Ce notebook a pour objectif de récupérer les informations des différents dataframe Kaggle disponibles afin de créer une dataframe **best_player.csv**

Les données utilisées proviennent du site kaggle : 
- dataset des tirs NBA entre 1997 et 2019 : [kaggle](https://www.kaggle.com/jonathangmwl/nba-shot-locations)
- dataset des bilans d’équipe entre 2014 et 2018 : [kaggle](https://www.kaggle.com/nathanlauga/nba-games?select=ranking.csv)
- dataset des joueurs de NBA depuis 1950 : [kaggle](https://www.kaggle.com/drgilermo/nba-players-stats?select=Players.csv)


# Package & data

In [None]:
import pandas as pd
import numpy as np


In [None]:
# Load data

shot_location = pd.read_csv("../data/raw/NBA_Shot_Locations_1997-2020/NBA_Shot_Locations_1997-2020.zip")
players = pd.read_csv("../data/raw/NBA_Players_stats_since_1950/Players.zip")
players_data = pd.read_csv("../data/raw/NBA_Players_stats_since_1950/player_data.zip")
seasons_stats = pd.read_csv("../data/raw/NBA_Players_stats_since_1950/Seasons_Stats.zip")


# ETL

In [None]:
# Category Mapping des ActionTypes

action_mapping = pd.read_csv("../data/config/ActionMapping_4.csv")
action_mapping.replace(np.NaN, 0, inplace=True)

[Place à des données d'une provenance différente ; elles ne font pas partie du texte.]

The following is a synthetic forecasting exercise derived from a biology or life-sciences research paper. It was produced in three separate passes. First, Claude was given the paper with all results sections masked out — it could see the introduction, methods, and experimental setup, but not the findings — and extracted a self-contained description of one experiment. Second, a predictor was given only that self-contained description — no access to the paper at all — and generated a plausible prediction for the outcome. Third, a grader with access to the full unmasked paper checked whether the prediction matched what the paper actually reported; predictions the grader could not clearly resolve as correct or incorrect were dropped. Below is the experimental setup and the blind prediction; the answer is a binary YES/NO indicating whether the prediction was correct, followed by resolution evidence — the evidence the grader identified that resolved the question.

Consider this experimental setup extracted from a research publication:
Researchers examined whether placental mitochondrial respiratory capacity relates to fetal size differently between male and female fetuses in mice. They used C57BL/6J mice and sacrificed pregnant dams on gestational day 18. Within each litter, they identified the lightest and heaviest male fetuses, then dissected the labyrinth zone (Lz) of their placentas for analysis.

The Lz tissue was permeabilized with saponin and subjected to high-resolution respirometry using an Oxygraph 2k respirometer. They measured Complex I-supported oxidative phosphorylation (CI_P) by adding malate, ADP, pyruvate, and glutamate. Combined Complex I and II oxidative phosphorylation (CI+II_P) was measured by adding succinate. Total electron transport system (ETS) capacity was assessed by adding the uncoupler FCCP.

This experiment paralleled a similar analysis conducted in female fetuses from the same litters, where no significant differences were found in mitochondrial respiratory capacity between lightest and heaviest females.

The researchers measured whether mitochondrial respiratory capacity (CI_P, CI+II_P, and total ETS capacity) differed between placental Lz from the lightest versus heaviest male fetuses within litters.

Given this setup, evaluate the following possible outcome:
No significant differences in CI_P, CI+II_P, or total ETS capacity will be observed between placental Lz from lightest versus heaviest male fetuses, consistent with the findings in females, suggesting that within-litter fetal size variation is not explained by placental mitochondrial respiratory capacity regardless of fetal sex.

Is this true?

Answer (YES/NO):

cols = action_mapping.columns[1:]
action_mapping[cols] = action_mapping[cols].astype(int)

shot_location = shot_location.merge(action_mapping, on='Action Type', how='inner')
shot_location.drop(['Action Type'], axis=1, inplace=True)


In [None]:
display(shot_location.info())
display(shot_location.head(5))

## df shot_location

- Transformation des variables en datetime
- Création d'une colonne seconde restante

In [None]:
###### clean shot_location info from shot_location.csv ######

# Type columns
shot_location['Game Date'] = pd.to_datetime(shot_location['Game Date'], format='%Y%m%d')

# Create columns
shot_location['GAME_YEAR'] = shot_location['Game Date'].dt.year
shot_location['GAME_YEAR'] = shot_location['GAME_YEAR'].astype(int)
shot_location['GAME_PERIODE_SECOND_REMAINGING'] = shot_location['Minutes Remaining'] * 60 + shot_location['Seconds Remaining']
shot_location = shot_location.drop(['Minutes Remaining', 'Seconds Remaining'], axis=1)


## df players

- Récupération des informations sur les joueurs
- Création d'une colonne secondes restantes

In [None]:
###### Clean player info from players.csv ######
players = players[['Player', 'height', 'weight','born']]

# Merge shot location & players (add players characteristics from players.csv)
nba_data = pd.merge(shot_location, players, left_on='Player Name', right_on='Player', how='inner')

# Type columns
nba_data['height'] = nba_data['height'].astype(int)
nba_data['weight'] = nba_data['weight'].astype(int)
nba_data['born'] = pd.to_datetime(nba_data['born'], format='%Y').dt.year
nba_data['Game Date'] = pd.to_datetime(nba_data['Game Date'], format='%Y%m%d')

nba_data.head()

## df seasons_stats

- Récupération des informations sur les joueurs
- Harmonisation du naming


In [None]:
###### Load & clean player info from seasons_stats.csv ######
player_info = seasons_stats[['Player', 'Pos', 'Year']]
player_info = player_info.dropna()
player_info['Year'] = player_info['Year'].astype(int)
player_info = player_info.rename(columns={'Year': 'GAME_YEAR', 'Player': 'Player Name'})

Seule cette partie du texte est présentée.